Il se trouve que je suis aussi le co-directeur de l’Observatoire Défense et Climat, qui a été créé par le Ministère des Armées en 2016. Et donc je suis bien placé pour vous dire que le changement climatique amène de nouveaux enjeux pour la défense, à la fois sur des aspects opérationnels et stratégiques : il s’agit à la fois d’adapter le matériel aux impacts du changement climatique – c’est un gros sujet – mais aussi d’identifier les nouveaux risques de conflits associés au climat. C’est évidemment aussi pour ça que les terres rares de l’Ukraine suscitent la convoitise, comme celles de l’est de la République démocratique du Congo.

Surtout, au-delà des liens avérés entre climat et défense, nous devons comprendre que la transition énergétique est un élément-clé de la souveraineté européenne, et donc aussi de sa politique de défense.

Tous les pays conservent des réserves stratégiques de pétrole qui doivent leur permettre de mener une guerre. De tout temps, les questions énergétiques ont été intrinsèquement liées aux questions de défense. Si nous voulons assurer notre souveraineté énergétique, nous devons absolument réaliser la transition énergétique, et le plus vite possible. Sinon nous resterons dépendants du gaz russe ou du pétrole américain. Ce qui veut dire que nous resterons dépendants de puissances qui sont de plus en plus hostiles à notre égard. 

"La transition énergétique, ce n’est pas seulement pour le climat : c’est aussi une question fondamentale de souveraineté. Il y a d’un côté le bloc des énergies fossiles, la Russie et les Etats-Unis. A nous de créer le nôtre, celui des énergies décarbonées, des énergies du futur."

François Gemenne

sur franceinfo

Un financement de la défense  au détriment de la transition ?
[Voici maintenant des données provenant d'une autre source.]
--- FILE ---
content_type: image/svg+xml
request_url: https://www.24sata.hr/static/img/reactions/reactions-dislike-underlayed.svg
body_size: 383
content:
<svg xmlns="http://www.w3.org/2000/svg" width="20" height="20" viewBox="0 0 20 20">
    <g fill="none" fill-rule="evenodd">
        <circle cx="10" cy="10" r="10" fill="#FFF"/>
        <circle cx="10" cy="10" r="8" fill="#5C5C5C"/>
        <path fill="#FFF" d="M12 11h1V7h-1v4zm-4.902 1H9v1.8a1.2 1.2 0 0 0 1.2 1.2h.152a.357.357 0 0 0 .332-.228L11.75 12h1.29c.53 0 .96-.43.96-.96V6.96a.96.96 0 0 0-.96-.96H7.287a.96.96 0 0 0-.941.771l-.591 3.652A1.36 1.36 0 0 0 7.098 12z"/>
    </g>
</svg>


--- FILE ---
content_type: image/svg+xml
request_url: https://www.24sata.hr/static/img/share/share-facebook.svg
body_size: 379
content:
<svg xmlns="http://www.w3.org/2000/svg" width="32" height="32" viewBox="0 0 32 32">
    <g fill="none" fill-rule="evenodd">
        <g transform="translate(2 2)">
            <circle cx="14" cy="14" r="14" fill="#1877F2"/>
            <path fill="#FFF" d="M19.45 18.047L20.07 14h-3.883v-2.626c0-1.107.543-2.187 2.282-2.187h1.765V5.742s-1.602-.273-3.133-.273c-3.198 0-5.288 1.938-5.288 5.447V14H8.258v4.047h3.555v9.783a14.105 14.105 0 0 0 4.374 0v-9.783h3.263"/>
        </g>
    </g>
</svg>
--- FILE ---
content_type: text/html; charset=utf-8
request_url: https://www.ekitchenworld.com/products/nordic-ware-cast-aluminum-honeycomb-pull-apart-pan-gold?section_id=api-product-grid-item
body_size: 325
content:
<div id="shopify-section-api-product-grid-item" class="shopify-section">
Aujourd’hui, rares sont les gouvernements européens qui ont les moyens d’augmenter substantiellement leur budget consacré à la défense. Donc il faudra, d’une manière ou d’une autre, se montrer créatif. Et ça impliquera de faire sauter certains verrous. Sur l’endettement, par exemple – faut-il un grand emprunt européen pour la défense, qu’on pourrait financer par exemple avec l’émission d’obligations ? Faut-il flécher certains investissements vers la défense, et même potentiellement la finance durable ? Historiquement, le secteur de la défense était exclu de la finance durable. Il faut l’y intégrer, plaide Philippe Zaouati, directeur du fonds d’investissement Mirova, un des grands acteurs du domaine, en France.

On peut imaginer que le financement de la défense européenne fasse sauter certains verrous, ce qui pourrait également contribuer au financement de la transition. A condition de bien réaliser le moment dans lequel nous sommes, le carrefour auquel l’Europe se trouve.